Many miracles are also credited to him. We are told that when Shenoute was once in Constantinople, he “was walking into the king’s palace when he found a grain of wheat which had been thrown away. He picked it up and put it in the pouch in his goat-skin habit until he returned to his monastery.” Back in the monastery in Atripe, when “it was a summertime there, and as the brothers were grinding grain for bread, he took the grain of wheat he had brought with him on his return from the king’s palace, and threw it under the mill-stone; and the Lord sent so great an abundance from the mill-stone that they were quite unable to gather it all up.”

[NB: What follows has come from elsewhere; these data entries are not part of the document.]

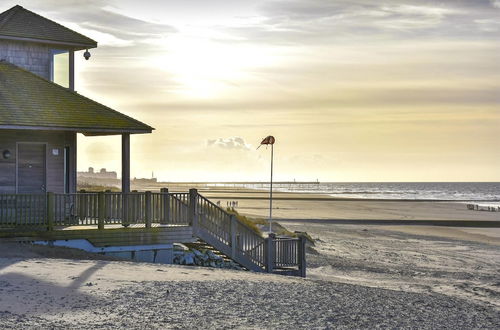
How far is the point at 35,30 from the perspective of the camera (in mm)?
26922

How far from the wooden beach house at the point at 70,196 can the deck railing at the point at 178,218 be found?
0.10 ft

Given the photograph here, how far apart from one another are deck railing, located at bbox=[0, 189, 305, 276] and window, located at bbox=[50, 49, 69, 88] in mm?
5582

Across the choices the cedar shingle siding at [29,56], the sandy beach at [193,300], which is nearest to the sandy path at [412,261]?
the sandy beach at [193,300]

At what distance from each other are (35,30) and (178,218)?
928cm

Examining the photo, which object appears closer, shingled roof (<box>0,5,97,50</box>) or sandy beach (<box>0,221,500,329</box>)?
sandy beach (<box>0,221,500,329</box>)

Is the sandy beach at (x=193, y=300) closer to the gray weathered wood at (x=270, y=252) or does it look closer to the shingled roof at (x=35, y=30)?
the gray weathered wood at (x=270, y=252)

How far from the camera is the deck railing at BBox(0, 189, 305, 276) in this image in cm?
2250

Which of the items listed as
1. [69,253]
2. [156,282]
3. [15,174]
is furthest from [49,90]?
[156,282]

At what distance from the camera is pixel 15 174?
81.3 ft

On another occasion, we read of an apparition in which Saint Paul appears to Shenoute, and told him: “Because you love charity and give alms to anyone that asks you and keep all the commandments in all ways because of the love of God, behold! The Lord has sent me to you to comfort you because of what you do for the poor and the destitute.” Paul then presented Shenoute with a loaf of bread and gave it to him; and Shenoute took it and tied it in his scrip. Paul told him to put the loaf in the bread-store from which the brothers distribute the bread. When Shenoute arose from the vision, he found the loaf tied in his scrip; and he took it and secretly put the loaf in the store-room and closed the door. The blessed loaf was the reason for miraculous heaps of bread pouring forth; and “the multitudes and the brothers were supplied for six months by the abundance of bread which came forth from the door of the bread-store, and to this very day that bread-store is called ‘the Store-Room of the Blessing.”
The stick Shenoute is carrying, is a palm branch with its leaves removed. Once, when a well being dug collapsed on the labourers, Shenoute arose and took his palm branch, and went down to the well: “He reached out with his palm-branch and drove it into the wall of the well. It immediately took root and sent up palm-branches and palm-leaves, and the men who were working ate its fruit. From that day to this, the well has never moved again.”
On this day lift before God:
- Coptic Christians
- All those moved to action by the plight of the poor around them.
- All working to feed the hungry.
- All whose prayers take the form of tears.